TEXTE D'ÉTUDE:
= = = = =
Assis dans l’agréable salon d’écoute que propose son nouveau label, Caroline International, Gaz Coombes a un train à prendre et nous, des tas de questions à lui poser...

Deux années viennent de s'écouler depuis ton précédent et premier album solo, Here Come The Bombs. Tu reviens aujourd'hui avec Matador, j'imagine que ces deux années ont été chargées pour toi ?

J'ai effectivement assuré beaucoup de tournées après la sortie de Here Come The Bombs. Cela m'a permis de visiter de nombreux pays différents et, à mon retour en Angleterre, j'ai immédiatement et sans répit replongé dans l'écriture du nouvel album. Le show doit continuer !

Où s'est déroulée l'écriture de Matador ?

J'ai principalement écrit chez moi, dans mon propre studio. J'écrivais et enregistrais mes idées, quasiment dans la foulée. J'ai su, dès le départ, que je voulais faire un disque instinctif en écrivant rapidement et en enregistrant tout de suite après. J'ai travaillé sur cet album comme je travaille pour faire des démos, généralement. Je voulais des sons et des voix bruts pour ce disque. Quand tu fais des démos, tu ressens beaucoup moins cette pression que génère l'obligation d'aller vers un produit fini. J'ai fait ce disque avec un esprit apaisé, très tranquille...

Pourquoi Matador ? Quel sens apportes-tu à ce titre d'album ?

Cela m'est venu pendant l'enregistrement. Je travaillais sur des textes qui parlaient de comment combattre la « bête » en toi, comme un matador dans l'arène, et j'ai trouvé ce nom très percutant et à la mesure de mes titres. Il y a une dimension métaphorique, également : comme la dualité qui est en toi et qui t'oblige à combattre la bête qui émerge de tes sentiments, parfois. C'est une métaphore qui convient pour décrire la vie en général, finalement.

Certains ont déjà décrit cette « bête » dont tu parles et qu'ils voyaient représentée par l'industrie de la musique ou le public, de temps en temps. C'était ton cas ?
= = = = =
DONNÉES À EXAMINER:
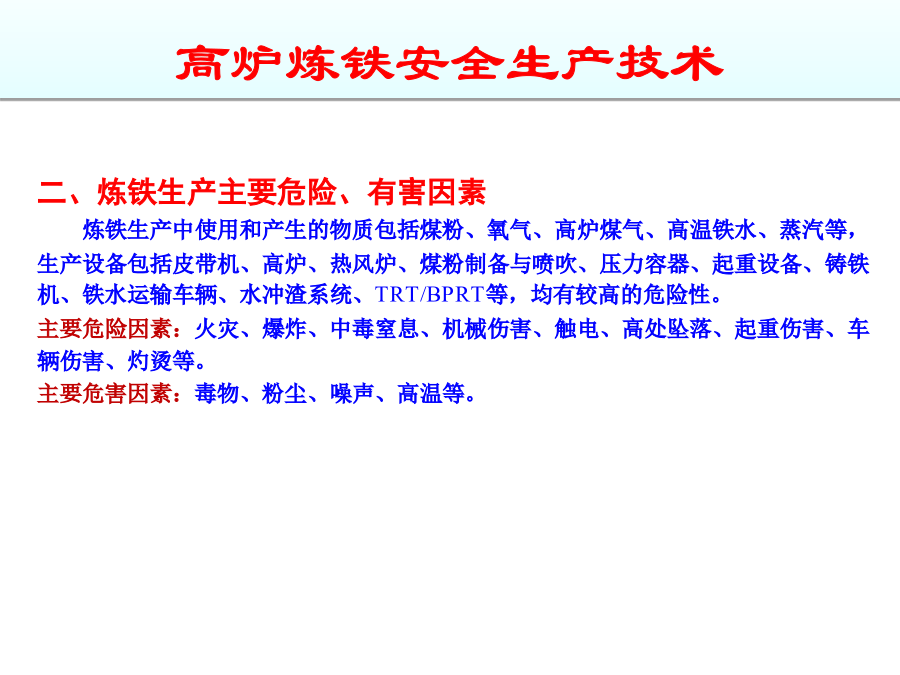 高炉炼铁安全生产技术

二、炼铁生产主要危险、有害因素

炼铁生产中使用和产生的物质包括煤粉、氧气、高炉煤气、高温铁水、蒸汽等，生产设备包括皮带机、高炉、热风炉、煤粉制备与喷吹、压力容器、起重设备、铸铁机、铁水运输车辆、水冲渣系统、TRT/BPRT等，均有较高的危险性。

主要危险因素：火灾、爆炸、中毒窒息、机械伤害、触电、高处坠落、起重伤害、车辆伤害、灼烫等。

主要危害因素：毒物、粉尘、噪声、高温等。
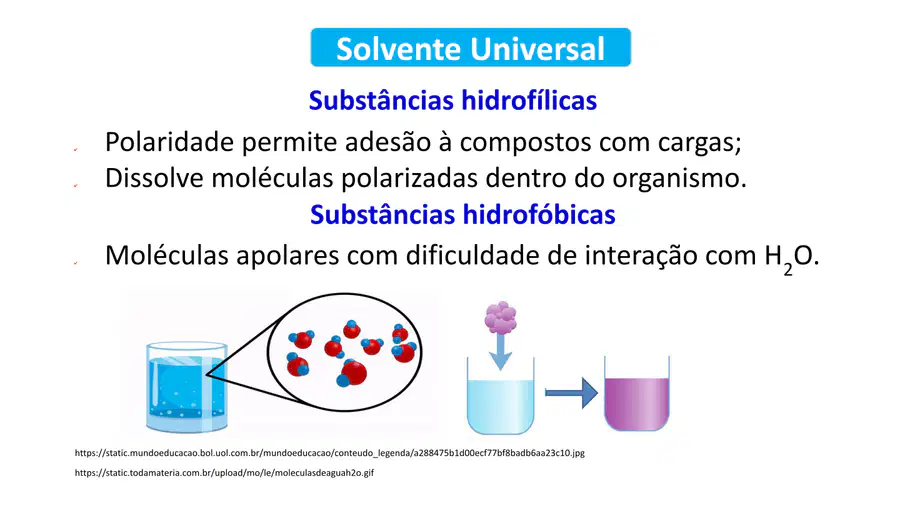 Solvente Universal

Substâncias hidrofílicas

Polaridade permite adesão à compostos com cargas;
Dissolve moléculas polarizadas dentro do organismo.

Substâncias hidrofóbicas

Moléculas apolares com dificuldade de interação com $H_2O$.

https://static.mundoeducacao.bol.uol.com.br/mundoeducacao/conteudo_legenda/a288475b1d00ecf77bf8badb6aa23c10.jpg
https://static.todamateria.com.br/upload/mo/le/moleculasdeaguah2o.gif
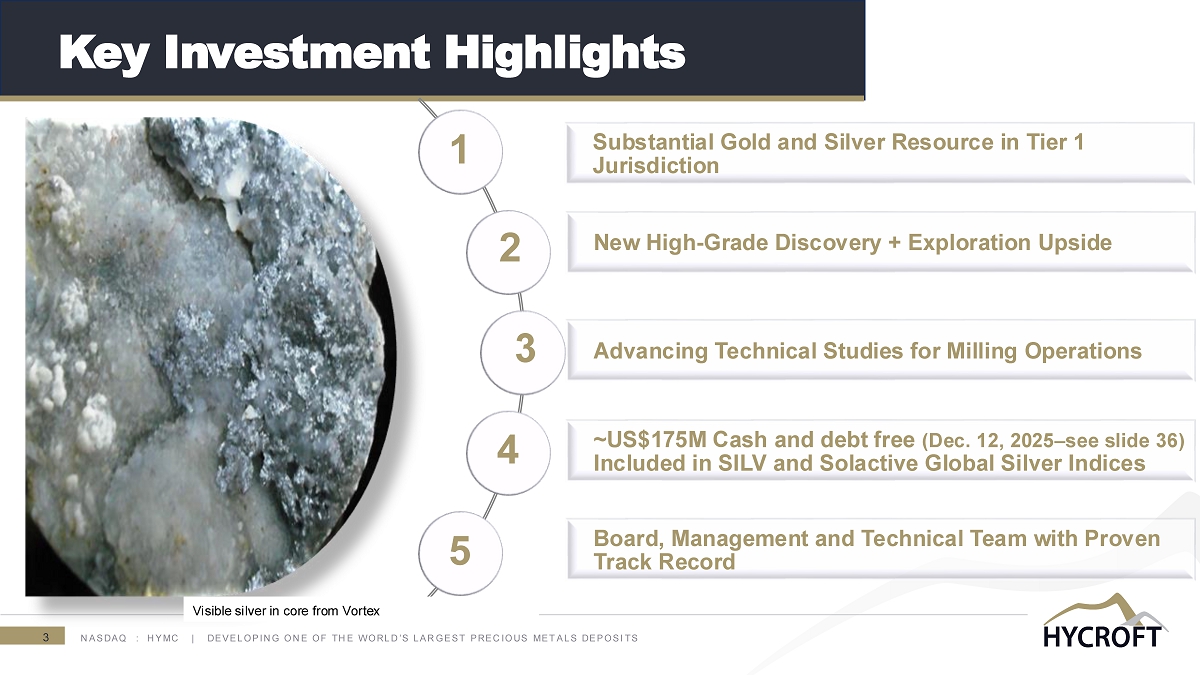 Key Investment Highlights

1

Substantial Gold and Silver Resource in Tier 1 Jurisdiction

2

New High-Grade Discovery + Exploration Upside

3

Advancing Technical Studies for Milling Operations

4

~US$175M Cash and debt free (Dec. 12, 2025–see slide 36) Included in SILV and Solactive Global Silver Indices

5

Board, Management and Technical Team with Proven Track Record

Visible silver in core from Vortex

3 NASDAQ : HYMC | DEVELOPING ONE OF THE WORLD'S LARGEST PRECIOUS METALS DEPOSITS

HYCROFT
= = = = =
CONSIGNES ET EXERCICES:
(a) Selon l'entretien avec Gaz Coombes, où a-t-il principalement écrit l'album Matador ?
(b) Donnez la suite de l'entretien avec Gaz Coombes consacré à l'album Matador.

RÉPONSES PAR CONSIGNE:
(a) Principalement chez lui, dans son propre studio.

(b)
Non (rires). Pas nécessairement, en tout cas ! Il y a des hauts et des bas dans la vie et tu dois te battre pour vaincre ces moments plus difficiles. Je me suis dit qu'il fallait que je fasse passer ce message.

Je ne voulais pas faire un nouvel album avec les guitares en avant.

Dans Here Come The Bombs, tu flirtais parfois avec les sons électroniques. Ceux-ci sont bien plus présents dans Matador qui, de fait, sonne un peu moins rock & roll au sens premier du terme. Est-ce un virage musical pour toi ?

Ce qui est certain, c'est que je ne voulais pas faire un nouvel album avec les guitares en avant, c'est ce que je fais depuis vingt ans, maintenant et je voulais expérimenter autre chose. La musique recoupe tellement de styles et de courants ; elle n'est pas forcément composée de guitares imposantes, elle peut être pensée à partir de thèmes classiques, de dance music, d'ambiant music... J'ai donc voulu explorer plus de sons et des bases différentes pour construire ces nouveaux titres. C'est mon état d'esprit du moment. J'ai eu envie d'explorer les loops ou les boîtes à rythmes, beaucoup plus que par le passé. Cela a ouvert mon horizon en terme de compositions.

Je crois que tu joues pratiquement tous les instruments présents sur cet album ? C'était un choix délibéré ?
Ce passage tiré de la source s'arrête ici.